Alternate Text: The figure above shows the number and age-adjusted rate of persons aged ≥18 years with diagnosed diabetes who began treatment for end-stage renal disease attributed to diabetes (ESRD-D) in the United States and Puerto Rico during 1996-2007. During 1996-2007, the total number of adults aged ≥18 years in the United States and Puerto Rico who began treatment for ESRD-D each year increased significantly, from 32,716 (state range: 32−3,719) to 48,712 (state range: 37-6,059) (test for trend, p<0.001).

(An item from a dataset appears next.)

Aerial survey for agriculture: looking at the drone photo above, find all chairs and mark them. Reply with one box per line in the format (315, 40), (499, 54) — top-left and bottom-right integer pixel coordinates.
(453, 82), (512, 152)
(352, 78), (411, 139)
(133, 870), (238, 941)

FIGURE 2. Age-adjusted rate* of treatment initiation for end-stage renal disease attributed to diabetes among persons aged ≥18 years with diagnosed diabetes, by U.S. census region† --- United States, 1996--2007
* Per 100,000 persons with diagnosed diabetes and age adjusted by the direct method to the 2000 U.S. standard population.
† Midwest: Illinois, Indiana, Iowa, Kansas, Michigan, Minnesota, Missouri, Nebraska, North Dakota, Ohio, South Dakota, and Wisconsin; Northeast: Connecticut, Maine, Massachusetts, New Hampshire, New Jersey, New York, Pennsylvania, Rhode Island, and Vermont; South: Alabama, Arkansas, Delaware, District of Columbia, Florida, Georgia, Kentucky, Louisiana, Maryland, Mississippi, North Carolina, Oklahoma, South Carolina, Tennessee, Texas, Virginia, and West Virginia; West: Alaska, Arizona, California, Colorado, Hawaii, Idaho, Montana, Nevada, New Mexico, Oregon, Utah, Washington, and Wyoming.
Alternate Text: The figure above shows the age-adjusted rate of treatment initiation for end-stage renal disease attributed to diabetes (ESDR-D) among persons aged ≥18 years with diagnosed diabetes during 1996-2007. During 1996-2007, the age-adjusted ESRD-D incidence in persons with diagnosed diabetes decreased 35%, from 304.5 per 100,000 (state range: 152.7-544.4) to 199.1 per 100,000 (state range: 108.1-450.0) (p<0.001). Incidence declined significantly in all U.S. regions.